Deduction fails on parameter, works on return value

Question

I tried to use std::enable_if on a function parameter to trigger SFINAE. Compilation fails with this error:

type_nonsense.cpp:20:5: error: no matching function for call to 'c'
    c(SOME::VALUE);
    ^
type_nonsense.cpp:13:6: note: candidate template ignored: couldn't infer
      template argument 'T'
void c(typename std::enable_if<std::is_enum<T>::value, T>::type t) {}
     ^
1 error generated.

Moving the std::enable_if to either the return type or to a dummy template parameter works fine.
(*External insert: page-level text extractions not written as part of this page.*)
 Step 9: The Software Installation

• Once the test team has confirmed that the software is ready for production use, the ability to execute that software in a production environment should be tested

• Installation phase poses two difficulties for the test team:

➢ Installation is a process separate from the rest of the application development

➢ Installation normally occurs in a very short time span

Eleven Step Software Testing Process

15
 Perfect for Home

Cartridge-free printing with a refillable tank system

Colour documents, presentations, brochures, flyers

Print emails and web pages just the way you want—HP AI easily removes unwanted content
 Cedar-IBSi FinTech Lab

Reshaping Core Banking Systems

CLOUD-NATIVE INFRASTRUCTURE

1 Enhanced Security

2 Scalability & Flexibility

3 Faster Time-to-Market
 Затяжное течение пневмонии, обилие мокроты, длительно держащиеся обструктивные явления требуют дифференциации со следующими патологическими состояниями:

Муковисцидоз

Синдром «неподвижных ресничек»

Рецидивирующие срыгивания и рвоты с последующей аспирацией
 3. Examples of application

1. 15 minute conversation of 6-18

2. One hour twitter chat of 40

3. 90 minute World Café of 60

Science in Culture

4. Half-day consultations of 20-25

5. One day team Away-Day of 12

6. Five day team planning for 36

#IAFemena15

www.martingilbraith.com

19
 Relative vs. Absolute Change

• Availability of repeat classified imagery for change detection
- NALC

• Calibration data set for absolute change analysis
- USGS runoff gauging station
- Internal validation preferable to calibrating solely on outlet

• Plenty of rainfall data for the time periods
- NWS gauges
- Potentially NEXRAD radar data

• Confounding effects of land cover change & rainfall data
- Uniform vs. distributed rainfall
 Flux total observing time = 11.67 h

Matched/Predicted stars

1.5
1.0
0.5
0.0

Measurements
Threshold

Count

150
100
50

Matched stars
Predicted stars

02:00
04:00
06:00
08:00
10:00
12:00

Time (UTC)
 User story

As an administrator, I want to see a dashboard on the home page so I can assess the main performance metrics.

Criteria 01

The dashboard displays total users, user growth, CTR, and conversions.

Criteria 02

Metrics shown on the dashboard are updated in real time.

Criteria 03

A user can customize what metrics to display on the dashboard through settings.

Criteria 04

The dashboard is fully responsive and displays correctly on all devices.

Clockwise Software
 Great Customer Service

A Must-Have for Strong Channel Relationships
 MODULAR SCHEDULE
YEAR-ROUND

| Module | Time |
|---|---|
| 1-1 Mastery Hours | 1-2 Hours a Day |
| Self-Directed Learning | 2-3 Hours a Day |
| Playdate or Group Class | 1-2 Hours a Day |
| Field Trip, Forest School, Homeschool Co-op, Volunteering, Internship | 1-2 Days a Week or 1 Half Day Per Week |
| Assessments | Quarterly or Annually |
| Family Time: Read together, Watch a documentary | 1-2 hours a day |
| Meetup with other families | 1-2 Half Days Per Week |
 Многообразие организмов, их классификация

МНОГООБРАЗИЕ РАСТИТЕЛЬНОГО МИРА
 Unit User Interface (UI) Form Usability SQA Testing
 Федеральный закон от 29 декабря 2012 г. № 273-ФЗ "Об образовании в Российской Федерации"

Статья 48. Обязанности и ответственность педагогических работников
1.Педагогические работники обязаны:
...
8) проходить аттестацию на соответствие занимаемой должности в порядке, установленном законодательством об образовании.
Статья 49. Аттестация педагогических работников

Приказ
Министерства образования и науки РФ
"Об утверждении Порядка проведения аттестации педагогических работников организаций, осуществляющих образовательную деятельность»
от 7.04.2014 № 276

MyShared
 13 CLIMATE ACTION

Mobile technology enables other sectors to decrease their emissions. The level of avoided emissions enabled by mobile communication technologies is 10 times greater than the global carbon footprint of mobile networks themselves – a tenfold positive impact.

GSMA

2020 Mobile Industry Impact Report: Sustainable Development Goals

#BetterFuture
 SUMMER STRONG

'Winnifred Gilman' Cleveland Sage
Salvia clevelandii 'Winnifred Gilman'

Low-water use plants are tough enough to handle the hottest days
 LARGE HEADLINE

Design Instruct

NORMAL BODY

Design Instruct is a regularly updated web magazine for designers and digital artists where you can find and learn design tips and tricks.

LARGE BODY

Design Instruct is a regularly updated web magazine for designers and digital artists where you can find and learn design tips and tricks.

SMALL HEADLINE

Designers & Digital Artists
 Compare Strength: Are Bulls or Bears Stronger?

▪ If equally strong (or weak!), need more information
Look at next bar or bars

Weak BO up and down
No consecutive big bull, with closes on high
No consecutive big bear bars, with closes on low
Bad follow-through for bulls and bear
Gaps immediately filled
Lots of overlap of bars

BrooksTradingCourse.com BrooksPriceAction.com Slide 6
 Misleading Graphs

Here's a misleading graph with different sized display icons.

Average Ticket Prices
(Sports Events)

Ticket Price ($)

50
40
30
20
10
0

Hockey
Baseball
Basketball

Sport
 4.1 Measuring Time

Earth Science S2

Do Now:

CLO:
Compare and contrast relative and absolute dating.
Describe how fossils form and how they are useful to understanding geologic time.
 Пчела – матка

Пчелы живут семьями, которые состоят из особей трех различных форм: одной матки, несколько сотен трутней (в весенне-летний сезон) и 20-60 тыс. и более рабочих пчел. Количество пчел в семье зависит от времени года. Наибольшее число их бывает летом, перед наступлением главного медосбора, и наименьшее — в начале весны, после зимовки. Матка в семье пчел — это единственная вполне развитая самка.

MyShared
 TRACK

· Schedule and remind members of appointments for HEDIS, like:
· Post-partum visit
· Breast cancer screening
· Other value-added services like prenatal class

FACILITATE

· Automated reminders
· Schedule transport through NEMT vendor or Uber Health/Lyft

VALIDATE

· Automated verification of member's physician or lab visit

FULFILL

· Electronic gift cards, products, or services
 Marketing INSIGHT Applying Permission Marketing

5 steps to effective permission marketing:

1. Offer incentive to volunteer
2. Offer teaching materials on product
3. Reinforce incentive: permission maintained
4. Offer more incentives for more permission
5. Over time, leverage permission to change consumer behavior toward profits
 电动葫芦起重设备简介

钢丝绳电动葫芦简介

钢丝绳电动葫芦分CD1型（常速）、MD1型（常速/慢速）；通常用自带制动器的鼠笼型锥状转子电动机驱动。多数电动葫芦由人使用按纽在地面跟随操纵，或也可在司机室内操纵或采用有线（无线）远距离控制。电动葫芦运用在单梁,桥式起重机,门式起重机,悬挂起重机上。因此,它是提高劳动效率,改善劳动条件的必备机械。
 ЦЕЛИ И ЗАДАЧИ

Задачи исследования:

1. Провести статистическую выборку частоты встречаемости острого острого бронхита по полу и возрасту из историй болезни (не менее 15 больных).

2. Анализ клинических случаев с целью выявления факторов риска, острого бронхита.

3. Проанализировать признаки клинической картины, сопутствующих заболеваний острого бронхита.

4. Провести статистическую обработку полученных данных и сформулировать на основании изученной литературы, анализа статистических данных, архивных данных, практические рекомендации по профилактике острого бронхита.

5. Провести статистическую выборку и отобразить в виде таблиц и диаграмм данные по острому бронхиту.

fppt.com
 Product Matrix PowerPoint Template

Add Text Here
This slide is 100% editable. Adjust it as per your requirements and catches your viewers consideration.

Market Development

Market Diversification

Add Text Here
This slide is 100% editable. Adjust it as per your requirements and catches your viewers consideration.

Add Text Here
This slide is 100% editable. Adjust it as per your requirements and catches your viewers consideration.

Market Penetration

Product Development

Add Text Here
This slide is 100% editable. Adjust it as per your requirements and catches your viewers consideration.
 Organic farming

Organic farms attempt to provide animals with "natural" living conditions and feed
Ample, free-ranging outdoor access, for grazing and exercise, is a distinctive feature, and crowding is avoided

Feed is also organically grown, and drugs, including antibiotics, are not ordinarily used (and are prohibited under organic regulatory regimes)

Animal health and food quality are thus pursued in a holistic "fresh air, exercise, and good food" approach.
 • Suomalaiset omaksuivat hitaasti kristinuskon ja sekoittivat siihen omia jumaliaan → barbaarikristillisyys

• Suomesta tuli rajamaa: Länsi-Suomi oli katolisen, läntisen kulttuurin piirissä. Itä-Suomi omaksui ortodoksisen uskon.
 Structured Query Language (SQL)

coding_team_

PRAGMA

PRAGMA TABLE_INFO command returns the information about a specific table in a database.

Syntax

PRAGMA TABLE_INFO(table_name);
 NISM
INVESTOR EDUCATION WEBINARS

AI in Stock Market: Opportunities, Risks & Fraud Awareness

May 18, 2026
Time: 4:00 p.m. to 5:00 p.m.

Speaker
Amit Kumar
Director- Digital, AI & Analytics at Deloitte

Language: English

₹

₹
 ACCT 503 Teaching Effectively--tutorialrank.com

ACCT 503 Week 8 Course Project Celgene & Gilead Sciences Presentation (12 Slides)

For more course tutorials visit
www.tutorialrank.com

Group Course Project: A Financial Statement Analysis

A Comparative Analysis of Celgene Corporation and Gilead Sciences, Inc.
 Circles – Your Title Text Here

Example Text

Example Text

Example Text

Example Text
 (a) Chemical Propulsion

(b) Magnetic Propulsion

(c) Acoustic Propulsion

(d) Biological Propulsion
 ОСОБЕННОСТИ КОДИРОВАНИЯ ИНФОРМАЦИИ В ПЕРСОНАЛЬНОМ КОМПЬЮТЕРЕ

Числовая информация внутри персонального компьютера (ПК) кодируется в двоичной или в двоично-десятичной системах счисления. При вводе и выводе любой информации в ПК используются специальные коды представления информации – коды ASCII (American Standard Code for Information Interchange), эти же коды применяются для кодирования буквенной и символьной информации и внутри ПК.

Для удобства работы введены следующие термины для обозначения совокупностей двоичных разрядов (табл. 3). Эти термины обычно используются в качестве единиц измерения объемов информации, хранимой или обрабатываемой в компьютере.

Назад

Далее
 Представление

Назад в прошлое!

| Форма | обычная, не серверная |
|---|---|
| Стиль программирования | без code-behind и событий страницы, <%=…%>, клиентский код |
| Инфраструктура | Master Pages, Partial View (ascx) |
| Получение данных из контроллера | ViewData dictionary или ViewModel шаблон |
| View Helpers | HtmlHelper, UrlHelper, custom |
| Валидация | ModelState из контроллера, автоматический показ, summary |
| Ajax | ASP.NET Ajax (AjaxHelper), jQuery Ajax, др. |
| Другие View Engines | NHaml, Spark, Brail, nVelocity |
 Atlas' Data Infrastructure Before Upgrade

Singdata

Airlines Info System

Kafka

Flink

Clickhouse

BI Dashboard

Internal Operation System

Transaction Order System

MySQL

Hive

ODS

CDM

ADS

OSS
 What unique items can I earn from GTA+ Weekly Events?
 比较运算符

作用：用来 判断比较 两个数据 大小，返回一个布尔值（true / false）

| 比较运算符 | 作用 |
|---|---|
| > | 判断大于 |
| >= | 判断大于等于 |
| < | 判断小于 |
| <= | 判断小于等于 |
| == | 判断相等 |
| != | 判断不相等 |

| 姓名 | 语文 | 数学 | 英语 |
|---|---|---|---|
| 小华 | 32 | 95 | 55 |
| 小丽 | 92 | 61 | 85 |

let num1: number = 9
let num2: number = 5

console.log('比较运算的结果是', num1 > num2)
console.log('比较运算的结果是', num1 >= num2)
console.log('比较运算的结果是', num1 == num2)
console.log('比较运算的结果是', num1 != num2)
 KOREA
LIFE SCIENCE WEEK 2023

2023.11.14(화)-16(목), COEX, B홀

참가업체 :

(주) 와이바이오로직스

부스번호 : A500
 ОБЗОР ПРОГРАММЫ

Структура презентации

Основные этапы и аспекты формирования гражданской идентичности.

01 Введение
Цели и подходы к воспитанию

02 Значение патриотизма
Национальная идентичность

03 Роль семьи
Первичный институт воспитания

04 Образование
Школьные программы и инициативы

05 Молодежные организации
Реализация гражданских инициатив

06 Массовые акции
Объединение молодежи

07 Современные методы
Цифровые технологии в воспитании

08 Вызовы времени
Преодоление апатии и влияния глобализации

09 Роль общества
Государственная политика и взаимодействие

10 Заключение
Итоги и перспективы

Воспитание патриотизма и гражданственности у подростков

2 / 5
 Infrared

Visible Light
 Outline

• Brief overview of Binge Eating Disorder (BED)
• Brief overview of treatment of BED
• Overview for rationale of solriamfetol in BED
Why?

---

#include <type_traits>

// Works
template <typename T, typename dummy = typename std::enable_if<std::is_enum<T>::value, T>::type>
void a(T t) {}

// Works
template <typename T>
typename std::enable_if<std::is_enum<T>::value, void>::type b(T t) {}

// Fails to compile
template <typename T>
void c(typename std::enable_if<std::is_enum<T>::value, T>::type t) {}

enum class SOME { VALUE };

int main() {
    a(SOME::VALUE);
    b(SOME::VALUE);
    c(SOME::VALUE);
}

Answer 1

A dependent type in a nested name specifier is a non-deduced context for template argument deduction, and as such cannot be used to determine the type of T. Placing the std::enable_if in either the return type or as a default template parameter works because the type of T isn't being deduced in those contexts.

If you need to place it as a parameter, you can do so like this:

template <typename T>
void c(T t, typename std::enable_if<std::is_enum<T>::value>::type* = nullptr) {}

This works because T is being deduced by the first argument, not the second.

Answer 2

For the one which fails to compile, T is not deductible.